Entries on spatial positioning

━━━━━━━━━━━━━━━━━━━━

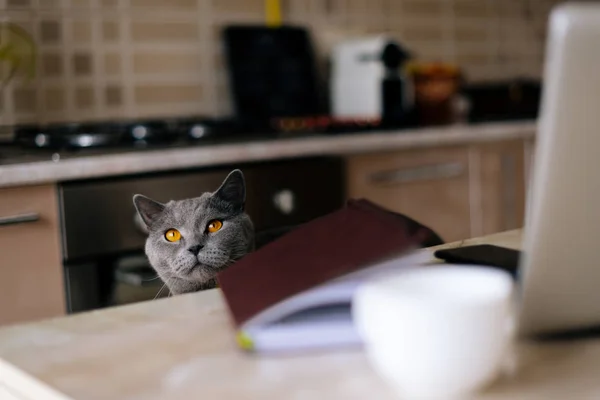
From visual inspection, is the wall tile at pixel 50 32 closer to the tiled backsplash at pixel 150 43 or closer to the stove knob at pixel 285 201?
the tiled backsplash at pixel 150 43

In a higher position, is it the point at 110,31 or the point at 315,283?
the point at 110,31

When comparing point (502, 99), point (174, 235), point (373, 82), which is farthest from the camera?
point (502, 99)

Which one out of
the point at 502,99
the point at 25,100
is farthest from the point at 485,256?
the point at 502,99

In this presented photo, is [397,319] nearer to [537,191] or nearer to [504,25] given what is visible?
[537,191]

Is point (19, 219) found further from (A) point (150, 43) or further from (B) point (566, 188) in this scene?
(B) point (566, 188)

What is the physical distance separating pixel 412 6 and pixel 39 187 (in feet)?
6.36

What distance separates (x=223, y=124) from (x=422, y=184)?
0.64 m

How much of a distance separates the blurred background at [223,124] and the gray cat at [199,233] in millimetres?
689

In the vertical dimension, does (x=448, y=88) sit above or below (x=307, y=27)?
below

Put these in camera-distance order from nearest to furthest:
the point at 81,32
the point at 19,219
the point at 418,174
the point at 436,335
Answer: the point at 436,335 → the point at 19,219 → the point at 81,32 → the point at 418,174

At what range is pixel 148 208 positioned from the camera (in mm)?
1016

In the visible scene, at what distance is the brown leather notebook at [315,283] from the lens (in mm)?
730

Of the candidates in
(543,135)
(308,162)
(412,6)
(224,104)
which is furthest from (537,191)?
(412,6)

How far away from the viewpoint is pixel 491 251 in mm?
1029
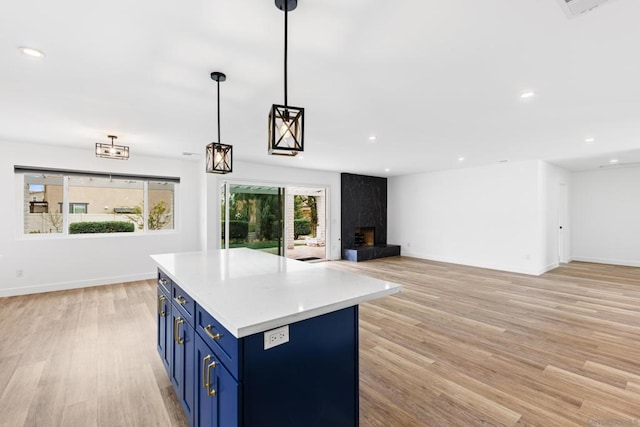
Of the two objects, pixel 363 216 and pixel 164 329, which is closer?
pixel 164 329

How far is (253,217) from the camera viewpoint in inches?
261

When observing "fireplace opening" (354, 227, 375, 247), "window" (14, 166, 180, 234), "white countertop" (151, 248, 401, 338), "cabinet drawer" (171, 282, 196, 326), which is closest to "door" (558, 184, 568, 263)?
"fireplace opening" (354, 227, 375, 247)

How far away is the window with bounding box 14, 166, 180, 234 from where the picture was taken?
16.1 feet

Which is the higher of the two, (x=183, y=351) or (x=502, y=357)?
(x=183, y=351)

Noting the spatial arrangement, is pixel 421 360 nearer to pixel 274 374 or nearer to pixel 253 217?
pixel 274 374

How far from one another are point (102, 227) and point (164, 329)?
4.16 meters

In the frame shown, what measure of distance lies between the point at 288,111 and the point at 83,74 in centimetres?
193

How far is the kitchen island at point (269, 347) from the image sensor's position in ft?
4.04

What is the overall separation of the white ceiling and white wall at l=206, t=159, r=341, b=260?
71.9 inches

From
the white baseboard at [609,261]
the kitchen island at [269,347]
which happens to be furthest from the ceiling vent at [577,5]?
the white baseboard at [609,261]

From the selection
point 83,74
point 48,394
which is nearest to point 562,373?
point 48,394

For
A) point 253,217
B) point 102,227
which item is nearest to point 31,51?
point 102,227

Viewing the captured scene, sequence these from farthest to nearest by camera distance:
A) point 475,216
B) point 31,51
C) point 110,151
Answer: point 475,216 → point 110,151 → point 31,51

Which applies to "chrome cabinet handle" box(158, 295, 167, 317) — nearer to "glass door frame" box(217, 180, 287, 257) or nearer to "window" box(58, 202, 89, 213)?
"glass door frame" box(217, 180, 287, 257)
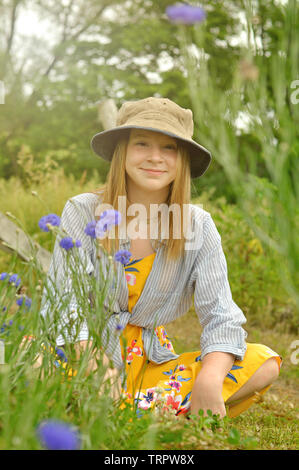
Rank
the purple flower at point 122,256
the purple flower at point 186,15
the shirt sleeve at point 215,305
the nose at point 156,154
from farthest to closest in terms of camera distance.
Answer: the nose at point 156,154, the shirt sleeve at point 215,305, the purple flower at point 122,256, the purple flower at point 186,15

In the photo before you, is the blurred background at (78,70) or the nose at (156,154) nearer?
the nose at (156,154)

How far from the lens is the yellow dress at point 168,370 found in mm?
2053

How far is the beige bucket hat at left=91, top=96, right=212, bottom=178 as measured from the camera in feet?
7.00

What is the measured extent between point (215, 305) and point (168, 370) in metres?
0.40

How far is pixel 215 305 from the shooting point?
216 centimetres

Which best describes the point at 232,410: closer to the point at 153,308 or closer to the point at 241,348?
the point at 241,348

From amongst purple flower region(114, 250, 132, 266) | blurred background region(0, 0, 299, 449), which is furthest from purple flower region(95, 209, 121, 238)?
blurred background region(0, 0, 299, 449)

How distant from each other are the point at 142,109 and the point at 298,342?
2358mm

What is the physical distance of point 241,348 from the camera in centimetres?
207

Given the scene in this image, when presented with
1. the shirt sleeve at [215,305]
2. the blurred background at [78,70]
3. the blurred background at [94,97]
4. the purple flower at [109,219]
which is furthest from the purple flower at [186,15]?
the blurred background at [78,70]

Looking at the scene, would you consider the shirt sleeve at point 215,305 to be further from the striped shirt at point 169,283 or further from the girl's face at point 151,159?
the girl's face at point 151,159

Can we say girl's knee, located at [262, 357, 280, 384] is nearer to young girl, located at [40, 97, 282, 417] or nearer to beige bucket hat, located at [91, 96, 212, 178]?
young girl, located at [40, 97, 282, 417]

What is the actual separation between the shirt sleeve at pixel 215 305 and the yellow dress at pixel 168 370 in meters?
0.08

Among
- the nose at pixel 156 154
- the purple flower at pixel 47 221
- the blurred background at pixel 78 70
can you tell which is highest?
the blurred background at pixel 78 70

━━━━━━━━━━━━━━━━━━━━

§ To be done
Format all of the records above as a JSON list of strings, with each line as its own string and blank lines left out. Do not include the pictures in your answer.

§ Written response
[
  "From visual inspection, is the wall tile at pixel 50 32 closer to the tiled backsplash at pixel 150 43 or closer to the stove knob at pixel 285 201?",
  "the tiled backsplash at pixel 150 43",
  "In a higher position, is it the point at 110,31 or the point at 315,283?",
  "the point at 110,31",
  "When comparing point (502, 99), point (174, 235), point (373, 82), which is farthest from the camera?",
  "point (502, 99)",
  "Which one out of",
  "the point at 502,99",
  "the point at 25,100",
  "is farthest from the point at 485,256?",
  "the point at 502,99",
  "In this presented photo, is [397,319] nearer to [537,191] or nearer to [504,25] given what is visible?",
  "[537,191]",
  "Is point (19, 219) found further from (A) point (150, 43) or further from (B) point (566, 188) in this scene?",
  "(B) point (566, 188)",
  "What is the physical distance separating pixel 412 6 and pixel 39 187 (in feet)?",
  "6.36",
  "What distance separates (x=223, y=124) from (x=422, y=184)?",
  "0.64 m",
  "How much of a distance separates the blurred background at [223,124] and the gray cat at [199,233] in millimetres?",
  "689",
  "In the vertical dimension, does (x=448, y=88) sit above or below (x=307, y=27)?",
  "below",
  "Put these in camera-distance order from nearest to furthest:",
  "the point at 81,32",
  "the point at 19,219",
  "the point at 418,174",
  "the point at 436,335",
  "Answer: the point at 436,335 → the point at 19,219 → the point at 81,32 → the point at 418,174",
  "At what range is pixel 148 208 positioned from the camera (in mm)?",
  "1016",
  "In the visible scene, at what distance is the brown leather notebook at [315,283] from the lens (in mm)?",
  "730",
  "Of the candidates in",
  "(543,135)",
  "(308,162)",
  "(412,6)",
  "(224,104)",
  "which is furthest from (537,191)?",
  "(412,6)",
  "How far away from the viewpoint is pixel 491 251 in mm?",
  "1029",
  "Of the two objects, pixel 363 216 and pixel 164 329, which is closer?",
  "pixel 164 329",
  "How far is (253,217) from the camera viewpoint in inches?",
  "261",
  "When observing \"fireplace opening\" (354, 227, 375, 247), \"window\" (14, 166, 180, 234), \"white countertop\" (151, 248, 401, 338), \"cabinet drawer\" (171, 282, 196, 326), which is closest to \"door\" (558, 184, 568, 263)?",
  "\"fireplace opening\" (354, 227, 375, 247)",
  "How far away is the window with bounding box 14, 166, 180, 234 from where the picture was taken?",
  "16.1 feet",
  "Which is the higher of the two, (x=183, y=351) or (x=502, y=357)?",
  "(x=183, y=351)",
  "Noting the spatial arrangement, is pixel 421 360 nearer to pixel 274 374 or nearer to pixel 253 217?",
  "pixel 274 374",
  "How far from one another are point (102, 227) and point (164, 329)?",
  "4.16 meters",
  "In the frame shown, what measure of distance lies between the point at 288,111 and the point at 83,74 in centimetres?",
  "193",
  "How far is the kitchen island at point (269, 347) from the image sensor's position in ft?",
  "4.04",
  "What is the overall separation of the white ceiling and white wall at l=206, t=159, r=341, b=260?",
  "71.9 inches",
  "From",
  "the white baseboard at [609,261]",
  "the kitchen island at [269,347]",
  "which happens to be furthest from the ceiling vent at [577,5]?",
  "the white baseboard at [609,261]",
  "From the selection",
  "point 83,74",
  "point 48,394",
  "which is nearest to point 562,373?",
  "point 48,394",
  "For",
  "A) point 253,217",
  "B) point 102,227",
  "which item is nearest to point 31,51?",
  "point 102,227",
  "Viewing the captured scene, sequence these from farthest to nearest by camera distance:",
  "A) point 475,216",
  "B) point 31,51",
  "C) point 110,151",
  "Answer: point 475,216 → point 110,151 → point 31,51",
  "Which applies to \"chrome cabinet handle\" box(158, 295, 167, 317) — nearer to \"glass door frame\" box(217, 180, 287, 257) or nearer to \"window\" box(58, 202, 89, 213)?",
  "\"glass door frame\" box(217, 180, 287, 257)",
  "Rank",
  "the purple flower at point 122,256",
  "the purple flower at point 186,15",
  "the shirt sleeve at point 215,305",
  "the nose at point 156,154",
  "from farthest to closest in terms of camera distance.",
  "Answer: the nose at point 156,154, the shirt sleeve at point 215,305, the purple flower at point 122,256, the purple flower at point 186,15",
  "In the photo before you, is the blurred background at (78,70) or the nose at (156,154) nearer?",
  "the nose at (156,154)",
  "How far from the lens is the yellow dress at point 168,370 found in mm?",
  "2053",
  "How far is the beige bucket hat at left=91, top=96, right=212, bottom=178 as measured from the camera in feet?",
  "7.00",
  "What is the measured extent between point (215, 305) and point (168, 370) in metres?",
  "0.40",
  "How far is pixel 215 305 from the shooting point?",
  "216 centimetres",
  "Which best describes the point at 232,410: closer to the point at 153,308 or closer to the point at 241,348?",
  "the point at 241,348",
  "From amongst purple flower region(114, 250, 132, 266) | blurred background region(0, 0, 299, 449), which is furthest from purple flower region(95, 209, 121, 238)?",
  "blurred background region(0, 0, 299, 449)",
  "How distant from each other are the point at 142,109 and the point at 298,342?",
  "2358mm",
  "What is the physical distance of point 241,348 from the camera in centimetres?",
  "207",
  "Given the scene in this image, when presented with",
  "1. the shirt sleeve at [215,305]",
  "2. the blurred background at [78,70]",
  "3. the blurred background at [94,97]",
  "4. the purple flower at [109,219]",
  "which is furthest from the purple flower at [186,15]?",
  "the blurred background at [78,70]",
  "Looking at the scene, would you consider the shirt sleeve at point 215,305 to be further from the striped shirt at point 169,283 or further from the girl's face at point 151,159?",
  "the girl's face at point 151,159",
  "Can we say girl's knee, located at [262, 357, 280, 384] is nearer to young girl, located at [40, 97, 282, 417] or nearer to beige bucket hat, located at [91, 96, 212, 178]?",
  "young girl, located at [40, 97, 282, 417]",
  "What is the actual separation between the shirt sleeve at pixel 215 305 and the yellow dress at pixel 168 370 in meters?",
  "0.08",
  "Among",
  "- the nose at pixel 156 154",
  "- the purple flower at pixel 47 221",
  "- the blurred background at pixel 78 70",
  "can you tell which is highest?",
  "the blurred background at pixel 78 70"
]